I have a love-hate relationship with Amber Rose and Kanye West.

I’m obsessed with Amber’s Funny or Die “Walk Of No Shame” video; not-so-much obsessed with this gem of advice from her book, How To Be A Bad Bitch: “Don’t text him back for 10 minutes. You’re busy, ladies.” You’re above playing into gender stereotypes, Amber!

And while I love, love, LOVE Ye’s over-the-top confidence (seriously, everyone should have a piece of that), I can’t get on board with his affinity for slut-shaming women—namely, Amber Rose.

West and Rose during happier times.

West and Rose during happier times.

Kanye has hurled a vast array of insults at Amber Rose and her stripper past over the years—remember when he said he had to take “30 showers” after dating Rose before his now-wife Kim K would sleep with him? In fact, Ye’s constant put-downs are partly what encouraged Amber Rose to start speaking up against slut shaming and launch The Amber Rose Slut Walk, which is one of my favorite things to happen in the feminist community lately.

 

The idea is genius...

 

 

Hundreds of women and men gather in Downtown LA each year, wearing shirts and carrying signs that say things like, “My Pussy My Choice,” “My Clothes Are Not My Consent,” and “Hoes Can Say No.” Last October, Rose herself marched through the streets carrying a sign that read “Strippers have feelings too.” The goal? According to the Walk’s Twitter bio, it’s “to combat Women’s Equality issues, such as sexual injustice, victim blaming, derogatory labeling and gender inequality.”

 

That description is what made me do a double take at my computer screen after Rose fired off the Tweet the broke the Internet: 

 

Derogatory labeling. Gender inequality. These are the things that Amber Rose has dedicated her life and career to ending. So why, after Kanye threw some serious shade at her and her ex Wiz Kalifia via Twitter, was Rose’s first instinct to publicly shame Kanye for what he likes in bed? You know the phrase “You can’t fight fire with fire”? It seems to me that you can’t fight slut shaming with slut shaming, either.

 

Modern feminism is admittedly tricky. Am I allowed to unapologetically shake my ass to a gangsta rap song even as I grow more and more appalled by its highly offensive lyrics? Is it OK to buy a dress because it makes my rack look AMAZING, and still want to punch catcallers in the face when they comment on said rack? These are questions that real-life feminists deal with everyday, and there’s a lot of gray area. But, at least for me, slut shaming is one area that is very clearly black and white.

- [Listed records]
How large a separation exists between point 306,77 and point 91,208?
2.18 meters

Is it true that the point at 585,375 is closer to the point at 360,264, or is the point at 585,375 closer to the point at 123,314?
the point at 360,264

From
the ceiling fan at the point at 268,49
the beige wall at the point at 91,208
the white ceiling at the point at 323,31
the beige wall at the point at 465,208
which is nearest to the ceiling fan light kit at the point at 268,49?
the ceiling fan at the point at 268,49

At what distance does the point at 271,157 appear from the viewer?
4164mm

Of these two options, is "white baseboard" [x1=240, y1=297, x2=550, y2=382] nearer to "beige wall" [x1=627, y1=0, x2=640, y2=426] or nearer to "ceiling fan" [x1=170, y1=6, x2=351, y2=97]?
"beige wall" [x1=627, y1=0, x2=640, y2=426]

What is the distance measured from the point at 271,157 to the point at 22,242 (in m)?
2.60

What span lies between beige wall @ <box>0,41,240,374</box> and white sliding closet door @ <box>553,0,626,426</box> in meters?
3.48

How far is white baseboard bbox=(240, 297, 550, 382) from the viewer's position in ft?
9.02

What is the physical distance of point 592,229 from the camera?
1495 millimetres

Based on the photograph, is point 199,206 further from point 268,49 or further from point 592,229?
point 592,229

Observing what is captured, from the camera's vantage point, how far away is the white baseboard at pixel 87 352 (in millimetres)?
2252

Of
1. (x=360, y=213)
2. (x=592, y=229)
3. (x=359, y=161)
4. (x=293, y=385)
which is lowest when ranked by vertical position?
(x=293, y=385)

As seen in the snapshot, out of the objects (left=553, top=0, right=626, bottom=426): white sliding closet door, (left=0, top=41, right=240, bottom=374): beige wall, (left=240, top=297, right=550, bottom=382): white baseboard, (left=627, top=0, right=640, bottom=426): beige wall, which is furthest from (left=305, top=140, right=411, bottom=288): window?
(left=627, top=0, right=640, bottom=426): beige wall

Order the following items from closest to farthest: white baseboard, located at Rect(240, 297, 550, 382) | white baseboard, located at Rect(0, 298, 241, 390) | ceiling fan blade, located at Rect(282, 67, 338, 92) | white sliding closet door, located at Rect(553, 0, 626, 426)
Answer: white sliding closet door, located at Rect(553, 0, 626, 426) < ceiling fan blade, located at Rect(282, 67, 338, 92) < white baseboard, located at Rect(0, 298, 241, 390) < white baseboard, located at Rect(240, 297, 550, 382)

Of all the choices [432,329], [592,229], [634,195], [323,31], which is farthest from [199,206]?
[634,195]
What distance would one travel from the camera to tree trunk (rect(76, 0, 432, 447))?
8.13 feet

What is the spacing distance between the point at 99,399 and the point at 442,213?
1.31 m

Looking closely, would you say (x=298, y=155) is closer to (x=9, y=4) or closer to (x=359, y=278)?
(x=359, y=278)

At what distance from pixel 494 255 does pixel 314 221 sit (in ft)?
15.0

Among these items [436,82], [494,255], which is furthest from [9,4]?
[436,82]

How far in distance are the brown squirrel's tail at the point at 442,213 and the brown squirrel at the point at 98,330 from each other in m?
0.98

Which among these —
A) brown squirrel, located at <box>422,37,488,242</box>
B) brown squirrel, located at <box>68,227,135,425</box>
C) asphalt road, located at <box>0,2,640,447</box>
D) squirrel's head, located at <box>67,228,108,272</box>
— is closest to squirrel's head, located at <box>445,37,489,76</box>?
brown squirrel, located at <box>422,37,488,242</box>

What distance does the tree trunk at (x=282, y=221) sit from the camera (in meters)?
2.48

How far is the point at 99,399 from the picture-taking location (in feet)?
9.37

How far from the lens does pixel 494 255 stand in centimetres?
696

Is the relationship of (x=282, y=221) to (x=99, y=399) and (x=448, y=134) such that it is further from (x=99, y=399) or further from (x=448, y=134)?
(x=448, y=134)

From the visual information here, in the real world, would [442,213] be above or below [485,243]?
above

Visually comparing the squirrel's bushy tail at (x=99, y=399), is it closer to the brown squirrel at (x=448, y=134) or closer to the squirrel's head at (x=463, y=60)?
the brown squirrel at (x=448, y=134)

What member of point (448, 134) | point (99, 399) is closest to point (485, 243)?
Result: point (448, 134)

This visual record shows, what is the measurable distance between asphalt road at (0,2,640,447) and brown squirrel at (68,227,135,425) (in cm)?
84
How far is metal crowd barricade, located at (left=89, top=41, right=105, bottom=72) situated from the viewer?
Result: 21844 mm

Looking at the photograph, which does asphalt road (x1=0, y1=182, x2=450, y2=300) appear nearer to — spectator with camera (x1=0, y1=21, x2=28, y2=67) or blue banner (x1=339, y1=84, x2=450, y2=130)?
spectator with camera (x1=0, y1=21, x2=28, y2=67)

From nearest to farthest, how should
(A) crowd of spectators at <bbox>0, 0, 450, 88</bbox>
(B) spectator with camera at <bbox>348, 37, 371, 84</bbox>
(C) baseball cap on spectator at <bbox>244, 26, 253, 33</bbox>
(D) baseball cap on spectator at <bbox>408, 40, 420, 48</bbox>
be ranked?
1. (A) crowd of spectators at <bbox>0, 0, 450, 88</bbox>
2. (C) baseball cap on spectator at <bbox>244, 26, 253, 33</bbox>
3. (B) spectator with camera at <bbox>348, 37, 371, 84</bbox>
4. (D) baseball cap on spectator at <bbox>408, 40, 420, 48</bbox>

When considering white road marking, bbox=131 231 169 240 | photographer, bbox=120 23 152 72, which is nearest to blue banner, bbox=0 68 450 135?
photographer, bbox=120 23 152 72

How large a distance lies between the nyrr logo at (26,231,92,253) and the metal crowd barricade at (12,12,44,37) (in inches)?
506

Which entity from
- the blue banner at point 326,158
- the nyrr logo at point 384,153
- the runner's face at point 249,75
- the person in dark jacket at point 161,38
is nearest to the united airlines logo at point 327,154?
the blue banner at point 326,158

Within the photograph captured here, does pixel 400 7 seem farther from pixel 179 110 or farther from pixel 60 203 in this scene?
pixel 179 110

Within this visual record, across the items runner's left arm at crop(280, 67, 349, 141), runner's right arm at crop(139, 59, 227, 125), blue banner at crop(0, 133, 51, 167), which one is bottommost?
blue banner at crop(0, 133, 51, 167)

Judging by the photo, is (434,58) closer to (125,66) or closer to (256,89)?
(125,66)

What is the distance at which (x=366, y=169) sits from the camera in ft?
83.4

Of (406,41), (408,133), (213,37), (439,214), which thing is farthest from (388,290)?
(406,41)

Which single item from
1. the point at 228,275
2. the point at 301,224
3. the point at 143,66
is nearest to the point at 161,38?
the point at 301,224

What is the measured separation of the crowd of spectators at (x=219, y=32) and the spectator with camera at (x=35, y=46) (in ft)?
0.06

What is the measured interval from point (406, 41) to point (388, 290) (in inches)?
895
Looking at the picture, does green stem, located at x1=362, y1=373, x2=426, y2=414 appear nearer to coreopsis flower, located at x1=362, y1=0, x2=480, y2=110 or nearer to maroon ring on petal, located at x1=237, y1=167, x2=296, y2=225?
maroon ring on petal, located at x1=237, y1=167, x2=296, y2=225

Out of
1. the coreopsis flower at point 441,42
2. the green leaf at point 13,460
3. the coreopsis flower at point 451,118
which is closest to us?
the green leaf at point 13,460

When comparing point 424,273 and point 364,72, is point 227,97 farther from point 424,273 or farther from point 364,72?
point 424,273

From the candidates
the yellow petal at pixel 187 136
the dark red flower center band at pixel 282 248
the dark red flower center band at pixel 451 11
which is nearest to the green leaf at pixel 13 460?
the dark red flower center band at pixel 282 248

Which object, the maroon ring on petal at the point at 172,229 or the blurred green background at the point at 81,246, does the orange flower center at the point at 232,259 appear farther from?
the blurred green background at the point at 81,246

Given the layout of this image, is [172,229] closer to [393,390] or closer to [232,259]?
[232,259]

- [Your tasks]
1. Answer these about the post on Amber Rose and Kanye West, one answer per line.
(a) What is the title of the book by Amber Rose?
(b) Where do hundreds of women and men gather each year for the Walk?
(c) What did the sign Rose carried last October read?
2. Pick out every line in the rows that contains the word "viewer".

- [The results]
1.
(a) How To Be A Bad Bitch
(b) Downtown LA
(c) "Strippers have feelings too."

2.
At what distance does the point at 271,157 appear from the viewer?
How far is white baseboard bbox=(240, 297, 550, 382) from the viewer's position in ft?
How far is metal crowd barricade, located at (left=89, top=41, right=105, bottom=72) situated from the viewer?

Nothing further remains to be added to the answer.